Start of Block
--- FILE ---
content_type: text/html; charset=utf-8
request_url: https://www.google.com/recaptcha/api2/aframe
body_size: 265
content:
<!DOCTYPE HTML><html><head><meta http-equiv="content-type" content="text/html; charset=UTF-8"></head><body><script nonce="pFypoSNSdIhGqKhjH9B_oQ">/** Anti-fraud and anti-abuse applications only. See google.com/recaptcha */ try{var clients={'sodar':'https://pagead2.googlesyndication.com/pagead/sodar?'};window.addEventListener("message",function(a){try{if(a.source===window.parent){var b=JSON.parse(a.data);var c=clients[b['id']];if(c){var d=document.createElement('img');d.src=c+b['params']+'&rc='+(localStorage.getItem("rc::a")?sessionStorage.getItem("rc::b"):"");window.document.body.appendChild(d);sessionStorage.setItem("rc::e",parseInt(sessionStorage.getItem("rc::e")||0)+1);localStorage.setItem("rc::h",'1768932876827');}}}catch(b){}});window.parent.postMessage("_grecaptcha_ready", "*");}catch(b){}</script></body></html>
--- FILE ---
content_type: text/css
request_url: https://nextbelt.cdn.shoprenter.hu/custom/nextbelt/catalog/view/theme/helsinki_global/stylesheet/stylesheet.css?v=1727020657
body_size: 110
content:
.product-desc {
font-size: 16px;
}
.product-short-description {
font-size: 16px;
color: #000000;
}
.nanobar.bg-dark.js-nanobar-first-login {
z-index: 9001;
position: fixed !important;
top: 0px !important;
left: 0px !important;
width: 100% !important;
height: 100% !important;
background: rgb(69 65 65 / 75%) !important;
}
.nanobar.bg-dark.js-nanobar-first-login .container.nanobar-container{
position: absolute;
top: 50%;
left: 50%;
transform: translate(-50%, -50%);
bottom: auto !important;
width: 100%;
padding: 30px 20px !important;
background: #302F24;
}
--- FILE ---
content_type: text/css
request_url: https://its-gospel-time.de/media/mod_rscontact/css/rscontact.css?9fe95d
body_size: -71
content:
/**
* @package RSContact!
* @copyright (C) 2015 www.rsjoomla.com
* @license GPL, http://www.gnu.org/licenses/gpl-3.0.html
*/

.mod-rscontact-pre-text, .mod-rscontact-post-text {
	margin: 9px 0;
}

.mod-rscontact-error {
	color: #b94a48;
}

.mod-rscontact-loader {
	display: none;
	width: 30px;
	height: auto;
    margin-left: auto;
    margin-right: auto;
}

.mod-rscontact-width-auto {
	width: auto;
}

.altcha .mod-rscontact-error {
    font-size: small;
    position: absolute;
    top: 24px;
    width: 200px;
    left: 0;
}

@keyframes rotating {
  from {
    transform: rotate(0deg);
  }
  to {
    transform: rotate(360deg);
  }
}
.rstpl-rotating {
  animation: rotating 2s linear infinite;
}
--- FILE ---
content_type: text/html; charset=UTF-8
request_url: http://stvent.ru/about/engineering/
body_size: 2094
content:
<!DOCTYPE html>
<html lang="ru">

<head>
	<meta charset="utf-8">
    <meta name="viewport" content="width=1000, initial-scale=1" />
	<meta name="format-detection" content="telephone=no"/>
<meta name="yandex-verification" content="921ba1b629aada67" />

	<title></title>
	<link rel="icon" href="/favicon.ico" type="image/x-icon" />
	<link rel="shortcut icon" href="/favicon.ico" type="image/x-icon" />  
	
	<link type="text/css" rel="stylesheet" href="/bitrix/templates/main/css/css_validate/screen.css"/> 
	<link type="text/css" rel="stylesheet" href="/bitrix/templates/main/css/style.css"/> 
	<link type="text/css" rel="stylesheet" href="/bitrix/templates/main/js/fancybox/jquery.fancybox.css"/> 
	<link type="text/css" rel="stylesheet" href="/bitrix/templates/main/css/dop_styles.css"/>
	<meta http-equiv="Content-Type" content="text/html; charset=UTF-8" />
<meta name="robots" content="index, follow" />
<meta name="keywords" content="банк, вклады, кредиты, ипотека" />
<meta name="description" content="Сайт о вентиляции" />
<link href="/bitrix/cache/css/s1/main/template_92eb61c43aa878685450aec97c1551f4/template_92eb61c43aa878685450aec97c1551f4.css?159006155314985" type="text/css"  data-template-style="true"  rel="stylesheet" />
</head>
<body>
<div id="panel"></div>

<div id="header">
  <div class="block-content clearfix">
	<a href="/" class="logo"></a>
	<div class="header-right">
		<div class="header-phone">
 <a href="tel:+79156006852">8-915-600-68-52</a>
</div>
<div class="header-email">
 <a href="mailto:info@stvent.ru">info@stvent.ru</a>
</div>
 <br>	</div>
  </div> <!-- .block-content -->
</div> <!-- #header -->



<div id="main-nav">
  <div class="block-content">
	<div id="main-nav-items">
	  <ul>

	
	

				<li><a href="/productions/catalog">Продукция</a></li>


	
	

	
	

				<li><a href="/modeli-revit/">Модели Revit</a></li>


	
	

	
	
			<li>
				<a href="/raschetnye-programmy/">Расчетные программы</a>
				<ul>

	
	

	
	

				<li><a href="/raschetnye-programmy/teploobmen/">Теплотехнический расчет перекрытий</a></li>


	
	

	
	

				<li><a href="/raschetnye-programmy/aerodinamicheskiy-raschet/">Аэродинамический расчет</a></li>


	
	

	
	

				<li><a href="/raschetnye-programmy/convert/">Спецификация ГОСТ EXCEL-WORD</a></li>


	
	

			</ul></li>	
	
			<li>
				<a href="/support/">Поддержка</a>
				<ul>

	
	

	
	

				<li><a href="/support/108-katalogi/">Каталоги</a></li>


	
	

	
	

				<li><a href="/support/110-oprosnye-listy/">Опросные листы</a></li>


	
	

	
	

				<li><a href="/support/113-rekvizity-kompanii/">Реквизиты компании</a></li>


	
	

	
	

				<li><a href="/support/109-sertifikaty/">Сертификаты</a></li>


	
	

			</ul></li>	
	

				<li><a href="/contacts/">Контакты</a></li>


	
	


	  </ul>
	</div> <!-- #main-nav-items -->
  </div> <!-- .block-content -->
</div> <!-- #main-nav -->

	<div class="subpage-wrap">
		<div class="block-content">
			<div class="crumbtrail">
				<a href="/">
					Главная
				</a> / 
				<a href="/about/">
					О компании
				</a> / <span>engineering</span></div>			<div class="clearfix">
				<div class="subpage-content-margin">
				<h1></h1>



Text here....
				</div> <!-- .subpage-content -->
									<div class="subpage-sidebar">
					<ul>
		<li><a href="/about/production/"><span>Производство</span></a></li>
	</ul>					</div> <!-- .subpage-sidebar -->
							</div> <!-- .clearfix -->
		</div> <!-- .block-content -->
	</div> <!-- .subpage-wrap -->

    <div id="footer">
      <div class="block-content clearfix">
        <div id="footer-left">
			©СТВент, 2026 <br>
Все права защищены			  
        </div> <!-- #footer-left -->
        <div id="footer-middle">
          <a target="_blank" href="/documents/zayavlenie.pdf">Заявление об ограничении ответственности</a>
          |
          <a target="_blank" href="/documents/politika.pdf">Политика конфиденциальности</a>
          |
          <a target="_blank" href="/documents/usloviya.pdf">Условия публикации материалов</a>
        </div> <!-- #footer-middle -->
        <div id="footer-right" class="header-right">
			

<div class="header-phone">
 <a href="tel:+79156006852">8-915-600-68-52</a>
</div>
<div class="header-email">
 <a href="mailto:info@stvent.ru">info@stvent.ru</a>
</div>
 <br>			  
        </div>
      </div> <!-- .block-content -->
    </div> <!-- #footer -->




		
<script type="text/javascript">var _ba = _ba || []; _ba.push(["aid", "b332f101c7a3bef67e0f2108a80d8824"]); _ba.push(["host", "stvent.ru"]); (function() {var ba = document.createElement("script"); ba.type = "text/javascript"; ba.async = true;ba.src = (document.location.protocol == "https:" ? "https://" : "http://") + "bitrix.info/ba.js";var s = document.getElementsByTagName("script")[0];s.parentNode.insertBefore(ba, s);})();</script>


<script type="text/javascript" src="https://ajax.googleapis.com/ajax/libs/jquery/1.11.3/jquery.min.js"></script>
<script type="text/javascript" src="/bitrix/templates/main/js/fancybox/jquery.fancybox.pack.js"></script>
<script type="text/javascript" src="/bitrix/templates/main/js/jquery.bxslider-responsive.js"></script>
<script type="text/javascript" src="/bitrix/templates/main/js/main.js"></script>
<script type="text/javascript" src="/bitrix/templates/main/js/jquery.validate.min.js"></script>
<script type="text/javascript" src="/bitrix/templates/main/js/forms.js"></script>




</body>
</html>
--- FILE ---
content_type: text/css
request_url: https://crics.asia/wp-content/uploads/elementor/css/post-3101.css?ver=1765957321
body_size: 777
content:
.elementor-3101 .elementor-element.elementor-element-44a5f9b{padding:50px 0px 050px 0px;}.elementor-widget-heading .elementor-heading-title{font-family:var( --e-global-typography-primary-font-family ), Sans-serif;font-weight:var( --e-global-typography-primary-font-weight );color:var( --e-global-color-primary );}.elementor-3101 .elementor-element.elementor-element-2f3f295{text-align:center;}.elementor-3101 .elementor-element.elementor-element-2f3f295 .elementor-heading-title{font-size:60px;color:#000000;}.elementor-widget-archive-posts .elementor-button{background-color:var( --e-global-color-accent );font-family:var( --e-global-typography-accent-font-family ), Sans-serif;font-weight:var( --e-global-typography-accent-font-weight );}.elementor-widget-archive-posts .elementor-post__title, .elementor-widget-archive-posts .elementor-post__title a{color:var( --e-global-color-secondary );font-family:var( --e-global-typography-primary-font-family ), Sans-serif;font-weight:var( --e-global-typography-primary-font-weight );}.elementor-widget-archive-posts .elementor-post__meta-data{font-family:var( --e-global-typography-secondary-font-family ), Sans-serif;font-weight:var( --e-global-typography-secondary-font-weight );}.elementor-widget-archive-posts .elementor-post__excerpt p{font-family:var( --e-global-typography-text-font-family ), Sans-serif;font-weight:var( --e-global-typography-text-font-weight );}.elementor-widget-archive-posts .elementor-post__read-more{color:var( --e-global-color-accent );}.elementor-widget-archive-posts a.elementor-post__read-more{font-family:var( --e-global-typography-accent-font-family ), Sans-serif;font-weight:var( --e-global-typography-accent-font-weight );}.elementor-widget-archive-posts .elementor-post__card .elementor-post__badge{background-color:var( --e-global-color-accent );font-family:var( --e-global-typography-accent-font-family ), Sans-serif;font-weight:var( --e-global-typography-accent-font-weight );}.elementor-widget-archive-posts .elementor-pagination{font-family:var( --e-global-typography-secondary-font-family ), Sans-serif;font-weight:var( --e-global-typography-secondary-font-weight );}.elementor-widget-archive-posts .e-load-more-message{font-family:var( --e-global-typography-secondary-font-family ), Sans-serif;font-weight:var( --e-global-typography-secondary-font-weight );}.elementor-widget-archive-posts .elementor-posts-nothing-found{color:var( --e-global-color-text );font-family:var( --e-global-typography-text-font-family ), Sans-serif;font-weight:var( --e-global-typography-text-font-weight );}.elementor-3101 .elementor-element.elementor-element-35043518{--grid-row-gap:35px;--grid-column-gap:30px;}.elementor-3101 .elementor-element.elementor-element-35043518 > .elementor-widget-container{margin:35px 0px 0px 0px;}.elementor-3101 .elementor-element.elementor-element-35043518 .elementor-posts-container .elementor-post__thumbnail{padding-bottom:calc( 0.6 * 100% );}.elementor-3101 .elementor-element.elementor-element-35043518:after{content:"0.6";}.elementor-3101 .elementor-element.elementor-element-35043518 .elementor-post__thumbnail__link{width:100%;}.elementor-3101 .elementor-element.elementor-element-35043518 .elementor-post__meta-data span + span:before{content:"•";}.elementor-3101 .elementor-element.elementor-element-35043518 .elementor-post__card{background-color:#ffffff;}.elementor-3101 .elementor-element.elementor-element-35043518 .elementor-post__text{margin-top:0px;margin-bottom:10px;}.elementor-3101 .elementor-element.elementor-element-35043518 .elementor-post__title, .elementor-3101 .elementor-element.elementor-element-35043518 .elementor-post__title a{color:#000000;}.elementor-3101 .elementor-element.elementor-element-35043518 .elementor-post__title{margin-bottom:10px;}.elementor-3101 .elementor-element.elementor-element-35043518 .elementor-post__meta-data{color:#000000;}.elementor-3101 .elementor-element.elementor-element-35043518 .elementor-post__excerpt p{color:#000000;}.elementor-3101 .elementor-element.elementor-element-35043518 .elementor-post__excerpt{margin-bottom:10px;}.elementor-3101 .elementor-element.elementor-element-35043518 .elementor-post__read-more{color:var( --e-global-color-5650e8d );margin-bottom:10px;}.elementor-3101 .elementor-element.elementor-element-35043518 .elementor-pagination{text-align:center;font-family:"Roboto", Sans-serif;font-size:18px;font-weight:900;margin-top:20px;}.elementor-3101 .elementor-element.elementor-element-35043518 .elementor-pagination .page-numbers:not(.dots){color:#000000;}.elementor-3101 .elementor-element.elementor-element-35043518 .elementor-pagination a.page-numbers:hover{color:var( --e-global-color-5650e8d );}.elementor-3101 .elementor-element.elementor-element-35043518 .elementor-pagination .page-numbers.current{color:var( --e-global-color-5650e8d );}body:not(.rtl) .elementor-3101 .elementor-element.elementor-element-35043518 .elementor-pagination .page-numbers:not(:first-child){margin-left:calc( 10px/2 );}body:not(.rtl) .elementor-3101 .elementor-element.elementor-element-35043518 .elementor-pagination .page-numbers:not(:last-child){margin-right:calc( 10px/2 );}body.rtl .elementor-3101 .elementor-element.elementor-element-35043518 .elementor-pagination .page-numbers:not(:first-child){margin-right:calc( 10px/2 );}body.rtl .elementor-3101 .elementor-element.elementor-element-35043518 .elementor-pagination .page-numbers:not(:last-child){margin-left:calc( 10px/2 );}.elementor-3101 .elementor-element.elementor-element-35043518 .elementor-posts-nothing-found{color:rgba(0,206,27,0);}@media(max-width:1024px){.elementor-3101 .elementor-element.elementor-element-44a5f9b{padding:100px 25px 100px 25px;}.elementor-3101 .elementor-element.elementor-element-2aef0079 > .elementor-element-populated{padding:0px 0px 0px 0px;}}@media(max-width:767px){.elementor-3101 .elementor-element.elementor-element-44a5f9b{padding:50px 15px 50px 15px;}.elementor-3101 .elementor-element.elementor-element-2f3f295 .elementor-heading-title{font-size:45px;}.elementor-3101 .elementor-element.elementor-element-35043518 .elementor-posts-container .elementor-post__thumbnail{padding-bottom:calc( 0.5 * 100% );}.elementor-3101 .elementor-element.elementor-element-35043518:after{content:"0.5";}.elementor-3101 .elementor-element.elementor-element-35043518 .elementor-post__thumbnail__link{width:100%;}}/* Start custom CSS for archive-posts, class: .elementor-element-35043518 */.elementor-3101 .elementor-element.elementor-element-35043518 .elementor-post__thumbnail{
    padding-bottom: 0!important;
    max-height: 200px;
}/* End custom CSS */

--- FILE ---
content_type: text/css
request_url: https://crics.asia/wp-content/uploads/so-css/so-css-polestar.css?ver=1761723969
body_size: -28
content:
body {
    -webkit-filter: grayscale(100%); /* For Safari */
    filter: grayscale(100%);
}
End of Block
Exercise
The lines to output run from the one containing "body_size: -28" to the last line of the entries; give them back exactly.

Finished task
body_size: -28
content:
body {
    -webkit-filter: grayscale(100%); /* For Safari */
    filter: grayscale(100%);
}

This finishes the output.